## Document text
########

NAOMI - FACIAL EXPRESSION SOFTWARE

by Tobin M. Albanese

PORTFOLIO — SPOTLIGHT 1 Wed Jan 15 2025

Overview. NAOMI (Neural Analysis of Micro-Intent) is an advanced behavioral analytics system designed to detect and interpret micro-expressions — subtle, fleeting facial movements that occur in fractions of a second. These signals, often invisible to casual human observation, can provide important cues about a person’s underlying state such as stress, confidence, or possible deception. NAOMI processes both live and recorded video, tracking facial landmarks at high frequency, and computing temporal deltas across micro-windows of tens of milliseconds. The platform translates this into structured, calibrated outputs that can be reviewed by human analysts, making it a powerful augmentation tool in interviews, intelligence gathering, psychology, user research, and training environments.

Why this matters. Human evaluators are skilled at interpreting broad body language, but the reality is that rapid micro-expressions often occur too quickly for the eye to register, especially under time pressure or distraction. A subtle twitch of an eyebrow, a half-suppressed smile, or a fleeting tightening around the eyes can carry critical meaning — yet they vanish in less than a quarter of a second. NAOMI offers analysts a second layer of observation: a consistent, explainable, high-frequency sensor that runs in parallel with human judgment. Rather than replacing intuition, it strengthens it, ensuring that critical signals are not lost and that evaluators can pause, review, and assess cues in context rather than relying solely on memory or impression.

########

## Given entries
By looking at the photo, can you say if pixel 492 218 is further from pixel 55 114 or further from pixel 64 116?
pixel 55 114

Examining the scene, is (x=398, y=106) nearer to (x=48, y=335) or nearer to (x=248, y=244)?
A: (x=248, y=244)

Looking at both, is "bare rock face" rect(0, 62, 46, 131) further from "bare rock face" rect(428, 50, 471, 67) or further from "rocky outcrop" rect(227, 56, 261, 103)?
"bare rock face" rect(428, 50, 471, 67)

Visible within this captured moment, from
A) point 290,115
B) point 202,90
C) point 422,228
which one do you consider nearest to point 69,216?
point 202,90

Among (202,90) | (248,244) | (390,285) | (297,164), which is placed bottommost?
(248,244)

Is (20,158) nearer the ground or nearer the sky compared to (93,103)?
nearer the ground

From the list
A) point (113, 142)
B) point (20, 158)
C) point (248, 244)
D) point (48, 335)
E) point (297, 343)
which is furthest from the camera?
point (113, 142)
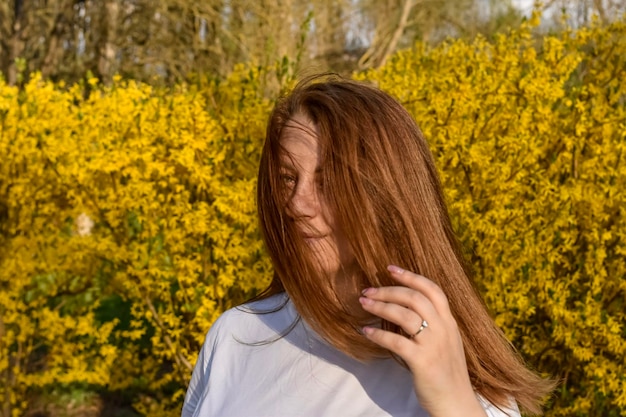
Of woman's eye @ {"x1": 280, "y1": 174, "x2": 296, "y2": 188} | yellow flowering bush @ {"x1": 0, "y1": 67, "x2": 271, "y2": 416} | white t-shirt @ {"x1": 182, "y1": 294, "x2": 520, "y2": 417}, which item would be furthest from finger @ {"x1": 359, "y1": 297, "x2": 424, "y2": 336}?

########

## Exercise instructions
[A] Extract from the NAOMI page the passage that begins at the words "NAOMI - FACIAL" and stops after "and training environments.", copying it word for word.
[B] Gather every line of the records that contains the string "pixel", with case counting in the match.
The NAOMI page and the records are unrelated material.

## Answers to the problems
[A]
NAOMI - FACIAL EXPRESSION SOFTWARE

by Tobin M. Albanese

PORTFOLIO — SPOTLIGHT 1 Wed Jan 15 2025

Overview. NAOMI (Neural Analysis of Micro-Intent) is an advanced behavioral analytics system designed to detect and interpret micro-expressions — subtle, fleeting facial movements that occur in fractions of a second. These signals, often invisible to casual human observation, can provide important cues about a person’s underlying state such as stress, confidence, or possible deception. NAOMI processes both live and recorded video, tracking facial landmarks at high frequency, and computing temporal deltas across micro-windows of tens of milliseconds. The platform translates this into structured, calibrated outputs that can be reviewed by human analysts, making it a powerful augmentation tool in interviews, intelligence gathering, psychology, user research, and training environments.

[B]
By looking at the photo, can you say if pixel 492 218 is further from pixel 55 114 or further from pixel 64 116?
pixel 55 114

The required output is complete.